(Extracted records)
■ ■ ■ ■

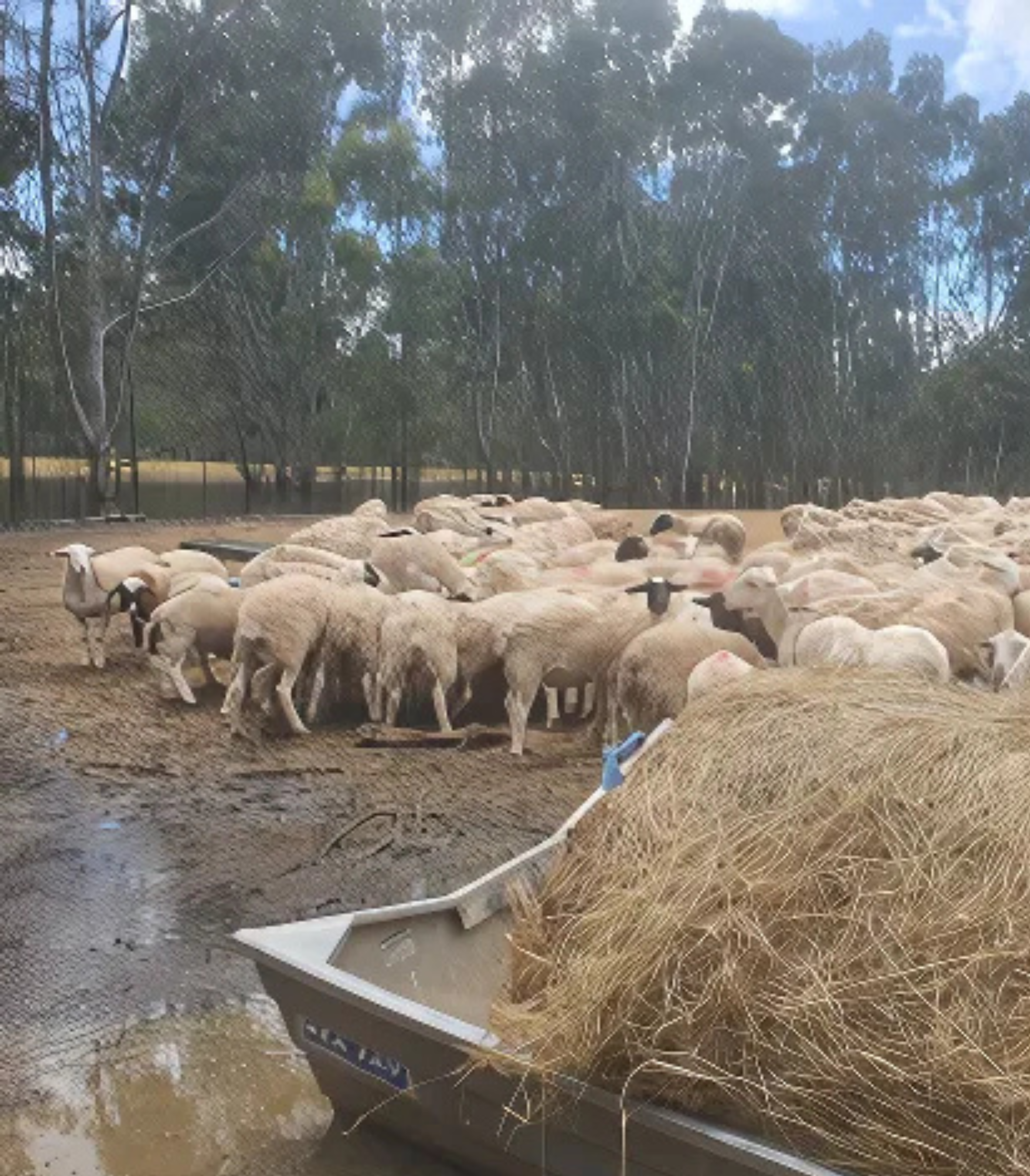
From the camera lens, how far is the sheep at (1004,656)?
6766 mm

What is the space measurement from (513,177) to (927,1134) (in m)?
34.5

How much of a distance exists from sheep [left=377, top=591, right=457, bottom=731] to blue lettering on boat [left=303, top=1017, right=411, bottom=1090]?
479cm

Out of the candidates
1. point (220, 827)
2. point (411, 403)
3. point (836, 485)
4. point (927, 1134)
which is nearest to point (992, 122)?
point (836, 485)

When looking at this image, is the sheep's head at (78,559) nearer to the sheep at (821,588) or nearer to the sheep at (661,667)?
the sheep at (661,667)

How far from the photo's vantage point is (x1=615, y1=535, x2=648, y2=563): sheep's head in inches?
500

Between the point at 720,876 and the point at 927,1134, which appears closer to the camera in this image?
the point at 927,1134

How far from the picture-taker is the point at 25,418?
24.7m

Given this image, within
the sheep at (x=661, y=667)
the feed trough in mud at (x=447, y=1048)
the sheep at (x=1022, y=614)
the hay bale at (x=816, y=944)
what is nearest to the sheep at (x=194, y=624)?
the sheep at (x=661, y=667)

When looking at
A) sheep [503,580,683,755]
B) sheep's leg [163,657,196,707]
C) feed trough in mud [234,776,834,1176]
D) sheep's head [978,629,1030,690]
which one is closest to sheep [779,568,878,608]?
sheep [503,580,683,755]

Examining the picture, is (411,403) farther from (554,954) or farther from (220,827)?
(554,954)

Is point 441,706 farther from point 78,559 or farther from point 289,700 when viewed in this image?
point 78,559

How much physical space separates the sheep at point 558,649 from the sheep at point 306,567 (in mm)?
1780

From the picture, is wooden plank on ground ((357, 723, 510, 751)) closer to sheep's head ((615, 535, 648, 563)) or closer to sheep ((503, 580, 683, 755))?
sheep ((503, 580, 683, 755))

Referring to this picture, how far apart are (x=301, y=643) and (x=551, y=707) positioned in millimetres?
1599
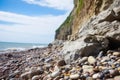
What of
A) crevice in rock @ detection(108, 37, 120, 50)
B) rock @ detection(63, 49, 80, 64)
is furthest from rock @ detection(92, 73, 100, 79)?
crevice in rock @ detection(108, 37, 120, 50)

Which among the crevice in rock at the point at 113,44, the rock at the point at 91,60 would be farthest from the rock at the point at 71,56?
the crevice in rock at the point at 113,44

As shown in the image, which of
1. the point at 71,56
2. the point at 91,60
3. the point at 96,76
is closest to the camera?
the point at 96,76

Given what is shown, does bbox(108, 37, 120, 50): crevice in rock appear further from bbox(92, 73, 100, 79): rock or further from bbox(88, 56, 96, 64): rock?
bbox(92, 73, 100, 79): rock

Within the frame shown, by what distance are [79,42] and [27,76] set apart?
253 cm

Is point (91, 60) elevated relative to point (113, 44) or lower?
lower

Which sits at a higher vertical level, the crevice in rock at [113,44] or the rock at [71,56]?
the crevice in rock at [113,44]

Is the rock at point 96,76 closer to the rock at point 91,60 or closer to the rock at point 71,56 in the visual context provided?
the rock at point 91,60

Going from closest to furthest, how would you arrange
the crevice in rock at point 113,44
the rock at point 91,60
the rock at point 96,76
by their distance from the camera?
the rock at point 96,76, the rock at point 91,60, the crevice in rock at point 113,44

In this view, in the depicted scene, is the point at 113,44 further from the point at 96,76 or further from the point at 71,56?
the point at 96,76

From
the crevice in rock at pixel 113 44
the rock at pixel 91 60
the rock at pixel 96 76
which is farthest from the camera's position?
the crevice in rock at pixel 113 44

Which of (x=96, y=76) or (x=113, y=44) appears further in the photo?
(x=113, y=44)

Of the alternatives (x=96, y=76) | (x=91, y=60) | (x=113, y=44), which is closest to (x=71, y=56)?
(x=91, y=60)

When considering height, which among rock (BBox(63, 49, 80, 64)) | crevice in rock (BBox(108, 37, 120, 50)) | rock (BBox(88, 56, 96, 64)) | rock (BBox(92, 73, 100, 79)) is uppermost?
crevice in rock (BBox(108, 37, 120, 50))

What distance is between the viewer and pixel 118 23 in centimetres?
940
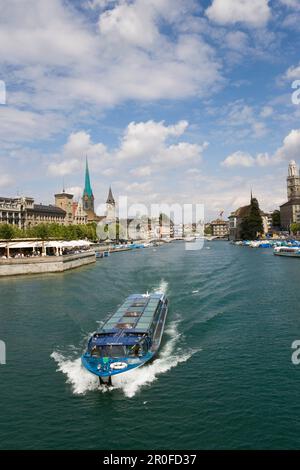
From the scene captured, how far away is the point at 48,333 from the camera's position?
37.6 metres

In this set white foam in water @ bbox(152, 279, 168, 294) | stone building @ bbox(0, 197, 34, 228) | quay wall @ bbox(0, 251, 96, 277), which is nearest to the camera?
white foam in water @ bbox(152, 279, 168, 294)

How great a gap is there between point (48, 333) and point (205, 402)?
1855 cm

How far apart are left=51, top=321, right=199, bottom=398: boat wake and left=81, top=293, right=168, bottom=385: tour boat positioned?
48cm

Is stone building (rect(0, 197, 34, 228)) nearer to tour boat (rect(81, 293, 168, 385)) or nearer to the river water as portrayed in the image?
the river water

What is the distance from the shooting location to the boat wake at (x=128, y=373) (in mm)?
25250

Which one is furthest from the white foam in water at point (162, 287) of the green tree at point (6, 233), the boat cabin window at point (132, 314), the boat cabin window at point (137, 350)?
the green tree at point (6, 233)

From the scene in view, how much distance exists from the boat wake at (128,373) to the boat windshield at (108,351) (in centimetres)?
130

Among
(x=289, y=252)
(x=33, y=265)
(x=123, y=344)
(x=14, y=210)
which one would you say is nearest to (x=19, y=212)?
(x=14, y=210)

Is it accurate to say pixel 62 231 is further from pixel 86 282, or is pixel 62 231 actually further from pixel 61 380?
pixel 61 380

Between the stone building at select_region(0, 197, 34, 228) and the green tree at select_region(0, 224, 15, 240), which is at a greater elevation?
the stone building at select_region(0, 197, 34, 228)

■ ■ ■ ■

**CHALLENGE**
Repeat every record above exactly, but leave out any pictures.

**SOLVED PROBLEM**
From the camera lens, how far is the sheep at (1004,656)?
6766 mm

What is the space measurement from (513,177) to (927,1134) (in m)?
34.5

How much of a distance exists from sheep [left=377, top=591, right=457, bottom=731] to blue lettering on boat [left=303, top=1017, right=411, bottom=1090]?
479cm

Out of the candidates
1. point (220, 827)
2. point (411, 403)
3. point (836, 485)
4. point (927, 1134)
which is nearest to point (992, 122)?
point (836, 485)

When looking at this image, is the sheep's head at (78,559) nearer to the sheep at (821,588) or nearer to the sheep at (661,667)?
the sheep at (661,667)

How far from the photo's vantage point is (x1=615, y1=535, x2=648, y2=563): sheep's head in inches?
500

Between the point at 720,876 and the point at 927,1134, which appears closer to the camera in this image?
the point at 927,1134

How far from the picture-taker is the point at 25,418?
24.7m

Given this image, within
the sheep at (x=661, y=667)
the feed trough in mud at (x=447, y=1048)
the sheep at (x=1022, y=614)
the hay bale at (x=816, y=944)
what is nearest to the sheep at (x=194, y=624)?
the sheep at (x=661, y=667)

When looking at
A) sheep [503,580,683,755]
B) sheep's leg [163,657,196,707]
C) feed trough in mud [234,776,834,1176]
D) sheep's head [978,629,1030,690]
which one is closest to sheep [779,568,878,608]?
sheep [503,580,683,755]

Examining the picture, is (411,403) farther from (554,954) or farther from (220,827)?
(554,954)

Is point 441,706 farther from point 78,559 or farther from point 289,700 when viewed in this image?
point 78,559

How much physical space separates the sheep at point 558,649 from the sheep at point 306,567 (in mm)?
1780

From the picture, is wooden plank on ground ((357, 723, 510, 751)) closer to sheep's head ((615, 535, 648, 563)) or closer to sheep ((503, 580, 683, 755))?
sheep ((503, 580, 683, 755))

Referring to this picture, how far apart are (x=301, y=643) and (x=551, y=707) positioned in millimetres?
1599
What of
A) crevice in rock @ detection(108, 37, 120, 50)
B) rock @ detection(63, 49, 80, 64)
is furthest from rock @ detection(92, 73, 100, 79)?
crevice in rock @ detection(108, 37, 120, 50)

Which among the crevice in rock at the point at 113,44, the rock at the point at 91,60 would be farthest from the rock at the point at 71,56?
the crevice in rock at the point at 113,44

As shown in the image, which of
1. the point at 71,56
2. the point at 91,60
3. the point at 96,76
is closest to the camera?
the point at 96,76

Given what is shown, does bbox(108, 37, 120, 50): crevice in rock appear further from bbox(92, 73, 100, 79): rock or further from bbox(88, 56, 96, 64): rock?
bbox(92, 73, 100, 79): rock

Within the frame shown, by what distance are [79,42] and [27,76] set apart?
253 cm

Is point (91, 60) elevated relative to point (113, 44) or lower?
lower

Which sits at a higher vertical level, the crevice in rock at [113,44] or the rock at [71,56]?
the crevice in rock at [113,44]

Is the rock at point 96,76 closer to the rock at point 91,60 or closer to the rock at point 71,56 in the visual context provided?
the rock at point 91,60

Going from closest to furthest, how would you arrange
the crevice in rock at point 113,44
the rock at point 91,60
the rock at point 96,76
by their distance from the camera?
the rock at point 96,76, the rock at point 91,60, the crevice in rock at point 113,44

In this view, in the depicted scene, is the point at 113,44 further from the point at 96,76 or further from the point at 71,56?
the point at 96,76

From
the crevice in rock at pixel 113 44
the rock at pixel 91 60
the rock at pixel 96 76
which is farthest from the camera's position?
the crevice in rock at pixel 113 44

Which of (x=96, y=76) or (x=113, y=44) appears further in the photo?
(x=113, y=44)

Of the alternatives (x=96, y=76) | (x=91, y=60) | (x=113, y=44), which is closest to (x=71, y=56)?
(x=91, y=60)

When considering height, which among rock (BBox(63, 49, 80, 64)) | crevice in rock (BBox(108, 37, 120, 50)) | rock (BBox(88, 56, 96, 64)) | rock (BBox(92, 73, 100, 79)) is uppermost?
crevice in rock (BBox(108, 37, 120, 50))

What distance is between the viewer and pixel 118 23 in centimetres?
940
From the scene captured, how far away is the point at 48,333 from the camera's position?
37.6 metres

In this set white foam in water @ bbox(152, 279, 168, 294) | stone building @ bbox(0, 197, 34, 228) | quay wall @ bbox(0, 251, 96, 277), which is nearest to the camera?
white foam in water @ bbox(152, 279, 168, 294)

How great a gap is there between point (48, 333) and point (205, 402)?
1855 cm

How far apart are left=51, top=321, right=199, bottom=398: boat wake and left=81, top=293, right=168, bottom=385: tour boat positioned?
48cm

Is stone building (rect(0, 197, 34, 228)) nearer to tour boat (rect(81, 293, 168, 385)) or nearer to the river water as portrayed in the image?
the river water

What is the distance from the shooting location to the boat wake at (x=128, y=373) (in mm)?
25250

Which one is furthest from the white foam in water at point (162, 287) of the green tree at point (6, 233), the boat cabin window at point (132, 314), the boat cabin window at point (137, 350)?
the green tree at point (6, 233)

From the scene in view, how much distance exists from the boat wake at (128,373) to the boat windshield at (108,351) (in centimetres)?
130

Among
(x=289, y=252)
(x=33, y=265)
(x=123, y=344)
(x=14, y=210)
which one would you say is nearest to (x=19, y=212)?
(x=14, y=210)

Is it accurate to say pixel 62 231 is further from pixel 86 282, or is pixel 62 231 actually further from pixel 61 380?
pixel 61 380

Between the stone building at select_region(0, 197, 34, 228) and the green tree at select_region(0, 224, 15, 240), which is at a greater elevation?
the stone building at select_region(0, 197, 34, 228)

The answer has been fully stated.